__Your objective__
Give back an exact copy of the lines below, from the first through the line with "meet IEP goals."; please stop there.

** Opening Input for this task block **

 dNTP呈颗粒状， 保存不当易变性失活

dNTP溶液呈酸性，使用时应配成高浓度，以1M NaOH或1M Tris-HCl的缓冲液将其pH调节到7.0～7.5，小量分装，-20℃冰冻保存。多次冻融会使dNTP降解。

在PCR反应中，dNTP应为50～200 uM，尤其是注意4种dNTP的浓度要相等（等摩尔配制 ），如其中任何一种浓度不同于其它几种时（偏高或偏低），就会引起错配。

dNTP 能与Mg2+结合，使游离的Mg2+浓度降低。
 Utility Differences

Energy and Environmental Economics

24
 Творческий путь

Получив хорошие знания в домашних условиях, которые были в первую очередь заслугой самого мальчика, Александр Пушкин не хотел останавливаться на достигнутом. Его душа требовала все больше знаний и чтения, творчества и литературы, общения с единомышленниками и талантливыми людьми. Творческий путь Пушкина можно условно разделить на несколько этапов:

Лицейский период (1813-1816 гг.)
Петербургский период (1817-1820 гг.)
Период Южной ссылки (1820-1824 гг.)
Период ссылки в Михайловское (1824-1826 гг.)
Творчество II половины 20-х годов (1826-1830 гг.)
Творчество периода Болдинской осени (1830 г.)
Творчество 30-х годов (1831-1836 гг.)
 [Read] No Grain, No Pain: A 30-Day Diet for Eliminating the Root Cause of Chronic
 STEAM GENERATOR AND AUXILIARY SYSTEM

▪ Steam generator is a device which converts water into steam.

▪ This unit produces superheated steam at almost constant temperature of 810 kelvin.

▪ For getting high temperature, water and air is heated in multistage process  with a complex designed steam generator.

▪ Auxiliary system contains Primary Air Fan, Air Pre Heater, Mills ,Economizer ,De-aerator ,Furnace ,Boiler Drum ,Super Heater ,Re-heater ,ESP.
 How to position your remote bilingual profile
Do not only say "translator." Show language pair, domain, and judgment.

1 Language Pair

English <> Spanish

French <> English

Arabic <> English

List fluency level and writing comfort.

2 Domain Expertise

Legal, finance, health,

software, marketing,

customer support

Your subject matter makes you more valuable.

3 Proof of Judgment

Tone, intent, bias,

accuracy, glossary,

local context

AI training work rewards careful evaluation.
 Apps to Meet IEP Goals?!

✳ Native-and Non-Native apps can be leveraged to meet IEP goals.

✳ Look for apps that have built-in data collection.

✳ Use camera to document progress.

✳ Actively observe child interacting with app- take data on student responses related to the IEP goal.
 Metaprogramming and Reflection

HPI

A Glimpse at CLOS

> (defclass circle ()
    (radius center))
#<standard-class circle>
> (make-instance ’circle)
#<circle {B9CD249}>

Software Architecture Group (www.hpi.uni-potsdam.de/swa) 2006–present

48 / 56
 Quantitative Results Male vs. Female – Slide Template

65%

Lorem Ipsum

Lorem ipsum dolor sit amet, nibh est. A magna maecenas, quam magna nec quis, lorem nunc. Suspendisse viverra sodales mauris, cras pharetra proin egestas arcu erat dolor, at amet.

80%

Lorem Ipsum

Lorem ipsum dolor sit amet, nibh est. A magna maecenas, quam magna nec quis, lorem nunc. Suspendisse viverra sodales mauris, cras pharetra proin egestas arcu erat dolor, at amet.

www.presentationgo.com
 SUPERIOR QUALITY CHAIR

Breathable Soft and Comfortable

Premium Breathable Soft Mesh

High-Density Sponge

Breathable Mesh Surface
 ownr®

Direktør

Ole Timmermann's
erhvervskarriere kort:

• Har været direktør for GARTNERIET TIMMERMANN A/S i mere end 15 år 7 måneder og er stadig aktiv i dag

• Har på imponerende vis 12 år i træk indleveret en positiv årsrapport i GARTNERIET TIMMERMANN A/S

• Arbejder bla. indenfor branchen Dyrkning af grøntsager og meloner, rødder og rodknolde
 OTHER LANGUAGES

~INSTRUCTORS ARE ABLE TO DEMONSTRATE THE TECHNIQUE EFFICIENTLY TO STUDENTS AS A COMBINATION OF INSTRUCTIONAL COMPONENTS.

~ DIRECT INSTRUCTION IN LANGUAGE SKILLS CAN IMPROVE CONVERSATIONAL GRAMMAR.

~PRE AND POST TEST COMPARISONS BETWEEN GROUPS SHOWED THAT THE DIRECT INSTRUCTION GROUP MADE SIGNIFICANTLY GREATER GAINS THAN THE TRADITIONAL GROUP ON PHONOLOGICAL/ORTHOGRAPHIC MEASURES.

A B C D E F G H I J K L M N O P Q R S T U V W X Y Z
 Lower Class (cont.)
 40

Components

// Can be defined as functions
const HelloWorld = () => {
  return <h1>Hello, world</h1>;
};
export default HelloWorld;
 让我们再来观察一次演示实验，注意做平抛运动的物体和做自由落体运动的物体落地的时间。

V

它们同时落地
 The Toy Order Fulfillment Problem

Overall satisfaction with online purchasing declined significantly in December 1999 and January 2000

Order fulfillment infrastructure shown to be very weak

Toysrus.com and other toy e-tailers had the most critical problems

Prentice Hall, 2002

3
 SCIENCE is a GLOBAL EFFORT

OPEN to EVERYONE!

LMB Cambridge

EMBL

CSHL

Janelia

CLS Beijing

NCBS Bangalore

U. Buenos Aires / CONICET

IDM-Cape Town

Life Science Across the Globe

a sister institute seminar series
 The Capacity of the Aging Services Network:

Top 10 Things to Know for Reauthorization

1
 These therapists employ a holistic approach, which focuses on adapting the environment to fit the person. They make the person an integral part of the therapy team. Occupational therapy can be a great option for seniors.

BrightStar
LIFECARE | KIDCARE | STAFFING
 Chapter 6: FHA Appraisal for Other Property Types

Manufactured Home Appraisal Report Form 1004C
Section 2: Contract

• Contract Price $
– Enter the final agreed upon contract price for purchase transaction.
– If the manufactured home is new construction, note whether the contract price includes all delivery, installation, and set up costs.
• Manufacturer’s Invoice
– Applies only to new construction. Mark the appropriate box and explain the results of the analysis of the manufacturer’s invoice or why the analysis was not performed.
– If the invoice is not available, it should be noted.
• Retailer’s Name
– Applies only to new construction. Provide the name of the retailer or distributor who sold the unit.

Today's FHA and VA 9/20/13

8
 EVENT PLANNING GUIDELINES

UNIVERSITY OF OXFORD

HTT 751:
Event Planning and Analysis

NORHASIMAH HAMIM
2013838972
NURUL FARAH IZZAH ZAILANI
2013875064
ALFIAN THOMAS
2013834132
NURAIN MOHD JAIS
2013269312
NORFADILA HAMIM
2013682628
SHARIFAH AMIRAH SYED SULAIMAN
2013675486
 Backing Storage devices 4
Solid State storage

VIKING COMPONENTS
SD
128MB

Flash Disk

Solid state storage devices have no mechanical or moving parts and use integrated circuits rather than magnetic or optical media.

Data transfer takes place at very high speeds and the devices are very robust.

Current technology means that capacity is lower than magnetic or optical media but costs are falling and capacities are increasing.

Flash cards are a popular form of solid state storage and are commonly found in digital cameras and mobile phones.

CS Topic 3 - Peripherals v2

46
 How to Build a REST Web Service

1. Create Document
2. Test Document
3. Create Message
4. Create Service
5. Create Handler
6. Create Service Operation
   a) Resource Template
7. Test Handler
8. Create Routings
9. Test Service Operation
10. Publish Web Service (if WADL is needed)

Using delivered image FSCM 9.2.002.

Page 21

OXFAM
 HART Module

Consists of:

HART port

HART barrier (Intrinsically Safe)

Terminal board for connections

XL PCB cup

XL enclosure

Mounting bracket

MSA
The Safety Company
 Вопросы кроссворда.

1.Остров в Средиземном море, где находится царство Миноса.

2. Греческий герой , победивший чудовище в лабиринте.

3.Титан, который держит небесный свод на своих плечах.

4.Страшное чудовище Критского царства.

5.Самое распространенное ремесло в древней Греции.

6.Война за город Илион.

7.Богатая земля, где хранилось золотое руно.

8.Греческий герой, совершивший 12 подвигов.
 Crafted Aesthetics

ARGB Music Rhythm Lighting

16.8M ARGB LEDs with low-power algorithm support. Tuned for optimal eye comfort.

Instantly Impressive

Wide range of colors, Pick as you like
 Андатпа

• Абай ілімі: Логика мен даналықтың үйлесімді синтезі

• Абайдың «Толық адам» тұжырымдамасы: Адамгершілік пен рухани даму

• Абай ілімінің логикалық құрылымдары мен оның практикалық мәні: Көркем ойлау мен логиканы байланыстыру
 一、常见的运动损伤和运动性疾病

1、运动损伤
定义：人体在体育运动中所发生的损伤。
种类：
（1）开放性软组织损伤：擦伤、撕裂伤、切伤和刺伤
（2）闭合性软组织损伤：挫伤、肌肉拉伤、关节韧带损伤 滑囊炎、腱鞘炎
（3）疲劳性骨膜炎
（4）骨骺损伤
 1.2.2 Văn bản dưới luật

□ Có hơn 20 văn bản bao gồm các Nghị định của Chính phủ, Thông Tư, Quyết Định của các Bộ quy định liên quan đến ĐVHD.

** Closing Input for this task block **

__Result for this exercise__
 dNTP呈颗粒状， 保存不当易变性失活

dNTP溶液呈酸性，使用时应配成高浓度，以1M NaOH或1M Tris-HCl的缓冲液将其pH调节到7.0～7.5，小量分装，-20℃冰冻保存。多次冻融会使dNTP降解。

在PCR反应中，dNTP应为50～200 uM，尤其是注意4种dNTP的浓度要相等（等摩尔配制 ），如其中任何一种浓度不同于其它几种时（偏高或偏低），就会引起错配。

dNTP 能与Mg2+结合，使游离的Mg2+浓度降低。
 Utility Differences

Energy and Environmental Economics

24
 Творческий путь

Получив хорошие знания в домашних условиях, которые были в первую очередь заслугой самого мальчика, Александр Пушкин не хотел останавливаться на достигнутом. Его душа требовала все больше знаний и чтения, творчества и литературы, общения с единомышленниками и талантливыми людьми. Творческий путь Пушкина можно условно разделить на несколько этапов:

Лицейский период (1813-1816 гг.)
Петербургский период (1817-1820 гг.)
Период Южной ссылки (1820-1824 гг.)
Период ссылки в Михайловское (1824-1826 гг.)
Творчество II половины 20-х годов (1826-1830 гг.)
Творчество периода Болдинской осени (1830 г.)
Творчество 30-х годов (1831-1836 гг.)
 [Read] No Grain, No Pain: A 30-Day Diet for Eliminating the Root Cause of Chronic
 STEAM GENERATOR AND AUXILIARY SYSTEM

▪ Steam generator is a device which converts water into steam.

▪ This unit produces superheated steam at almost constant temperature of 810 kelvin.

▪ For getting high temperature, water and air is heated in multistage process  with a complex designed steam generator.

▪ Auxiliary system contains Primary Air Fan, Air Pre Heater, Mills ,Economizer ,De-aerator ,Furnace ,Boiler Drum ,Super Heater ,Re-heater ,ESP.
 How to position your remote bilingual profile
Do not only say "translator." Show language pair, domain, and judgment.

1 Language Pair

English <> Spanish

French <> English

Arabic <> English

List fluency level and writing comfort.

2 Domain Expertise

Legal, finance, health,

software, marketing,

customer support

Your subject matter makes you more valuable.

3 Proof of Judgment

Tone, intent, bias,

accuracy, glossary,

local context

AI training work rewards careful evaluation.
 Apps to Meet IEP Goals?!

✳ Native-and Non-Native apps can be leveraged to meet IEP goals.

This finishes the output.